Aromaticity, Coulomb repulsion, π delocalization or strain: who is who in endohedral metallofullerene stability?

Endohedral metallofullerenes (EMFs) synthetized in the laboratory are known to often violate the isolated pentagon and pentagon adjacency penalty rules that successfully describe the relative stability of pristine fullerene isomers. To explain these anomalies, several models have been proposed. In this work, we have systematically investigated the performance of the widely used IPSI (inverse pentagon separation index), ALA (additive local aromaticity) and CSI (charge stabilization index) models in predicting the relative stability of a large number of EMF isomers with cages ranging from C28 to C104 and charge states of 4− and 6−. By explicitly comparing with existing experiments and quantum chemistry calculations, we show that the predictive power of the ALA and CSI models is similarly good, with CSI being slightly superior though computationally much less involved.
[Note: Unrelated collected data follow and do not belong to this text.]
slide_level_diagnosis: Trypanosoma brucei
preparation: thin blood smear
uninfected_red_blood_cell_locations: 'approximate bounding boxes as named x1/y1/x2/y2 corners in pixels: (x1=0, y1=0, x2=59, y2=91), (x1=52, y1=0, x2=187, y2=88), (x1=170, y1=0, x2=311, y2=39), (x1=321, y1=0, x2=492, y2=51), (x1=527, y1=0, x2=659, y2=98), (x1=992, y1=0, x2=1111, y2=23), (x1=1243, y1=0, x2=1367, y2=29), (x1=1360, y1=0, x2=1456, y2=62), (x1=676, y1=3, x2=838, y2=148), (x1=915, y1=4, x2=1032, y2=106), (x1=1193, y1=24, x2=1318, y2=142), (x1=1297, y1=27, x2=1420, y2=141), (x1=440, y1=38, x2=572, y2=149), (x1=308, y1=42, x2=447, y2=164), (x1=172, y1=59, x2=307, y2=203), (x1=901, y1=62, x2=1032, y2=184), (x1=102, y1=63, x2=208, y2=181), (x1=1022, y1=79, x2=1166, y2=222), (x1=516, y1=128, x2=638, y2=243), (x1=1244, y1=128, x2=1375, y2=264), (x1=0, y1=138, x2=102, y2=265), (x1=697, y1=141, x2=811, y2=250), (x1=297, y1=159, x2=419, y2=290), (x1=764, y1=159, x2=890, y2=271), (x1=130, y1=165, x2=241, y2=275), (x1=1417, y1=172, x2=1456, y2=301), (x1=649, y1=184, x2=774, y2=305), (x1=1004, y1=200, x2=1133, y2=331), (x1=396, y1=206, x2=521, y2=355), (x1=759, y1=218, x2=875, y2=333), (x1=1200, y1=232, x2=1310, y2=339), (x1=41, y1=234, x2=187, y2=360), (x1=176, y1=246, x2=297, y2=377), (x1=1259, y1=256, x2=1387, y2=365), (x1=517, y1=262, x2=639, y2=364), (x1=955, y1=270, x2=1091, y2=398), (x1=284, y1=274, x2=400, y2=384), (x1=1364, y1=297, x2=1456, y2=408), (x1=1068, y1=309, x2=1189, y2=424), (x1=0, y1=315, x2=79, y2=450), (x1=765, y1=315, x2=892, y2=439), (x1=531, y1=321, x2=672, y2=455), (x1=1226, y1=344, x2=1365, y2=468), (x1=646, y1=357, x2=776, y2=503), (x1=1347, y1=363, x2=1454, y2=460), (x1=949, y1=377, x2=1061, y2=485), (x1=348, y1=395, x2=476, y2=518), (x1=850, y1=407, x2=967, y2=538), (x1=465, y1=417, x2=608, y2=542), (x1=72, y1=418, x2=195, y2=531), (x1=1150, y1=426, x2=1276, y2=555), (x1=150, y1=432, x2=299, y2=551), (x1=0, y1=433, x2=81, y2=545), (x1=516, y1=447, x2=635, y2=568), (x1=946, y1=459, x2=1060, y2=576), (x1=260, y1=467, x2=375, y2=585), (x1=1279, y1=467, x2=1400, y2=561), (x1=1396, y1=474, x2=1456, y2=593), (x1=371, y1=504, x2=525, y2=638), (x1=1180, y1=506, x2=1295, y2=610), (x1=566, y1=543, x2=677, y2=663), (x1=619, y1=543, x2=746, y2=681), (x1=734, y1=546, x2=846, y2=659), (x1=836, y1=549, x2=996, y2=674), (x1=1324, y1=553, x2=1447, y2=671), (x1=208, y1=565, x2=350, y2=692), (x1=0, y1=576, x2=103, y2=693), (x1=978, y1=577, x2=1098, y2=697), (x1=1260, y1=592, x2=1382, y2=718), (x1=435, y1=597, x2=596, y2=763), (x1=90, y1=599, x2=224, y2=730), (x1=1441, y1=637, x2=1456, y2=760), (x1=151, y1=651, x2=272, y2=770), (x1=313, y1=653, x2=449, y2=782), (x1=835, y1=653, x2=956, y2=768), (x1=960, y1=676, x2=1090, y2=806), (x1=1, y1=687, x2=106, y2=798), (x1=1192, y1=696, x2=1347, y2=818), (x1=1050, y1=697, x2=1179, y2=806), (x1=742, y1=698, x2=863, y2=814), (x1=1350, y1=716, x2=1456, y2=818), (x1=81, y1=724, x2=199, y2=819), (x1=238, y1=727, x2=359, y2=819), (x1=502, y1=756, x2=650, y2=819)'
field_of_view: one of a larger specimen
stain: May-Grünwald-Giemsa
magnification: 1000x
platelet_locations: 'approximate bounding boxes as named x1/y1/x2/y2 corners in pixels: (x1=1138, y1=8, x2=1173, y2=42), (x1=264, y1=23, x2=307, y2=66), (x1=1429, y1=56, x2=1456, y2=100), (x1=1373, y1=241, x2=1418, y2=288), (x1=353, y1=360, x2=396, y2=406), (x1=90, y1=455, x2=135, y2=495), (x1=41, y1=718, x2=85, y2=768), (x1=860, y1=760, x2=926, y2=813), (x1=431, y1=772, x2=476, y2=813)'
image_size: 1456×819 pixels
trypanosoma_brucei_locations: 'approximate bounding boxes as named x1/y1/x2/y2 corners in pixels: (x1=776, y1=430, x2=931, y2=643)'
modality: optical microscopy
IPSI's performance is generally worse though still acceptable in a wide range of cage sizes, except for the higher charge states in the C62 to C82 size interval. From our analysis, we conclude that neither Coulomb electronic repulsion (IPSI) nor aromaticity (ALA) are the sole parameters governing the relative stability of EMF isomers. Electron delocalization in the π shell in combination with minimum strain (CSI) provides a more realistic description of the relative stabilities observed experimentally, as the former can compensate an unfavorable Coulomb repulsion and account for stabilizing binding effects that do not necessarily translate into aromaticity.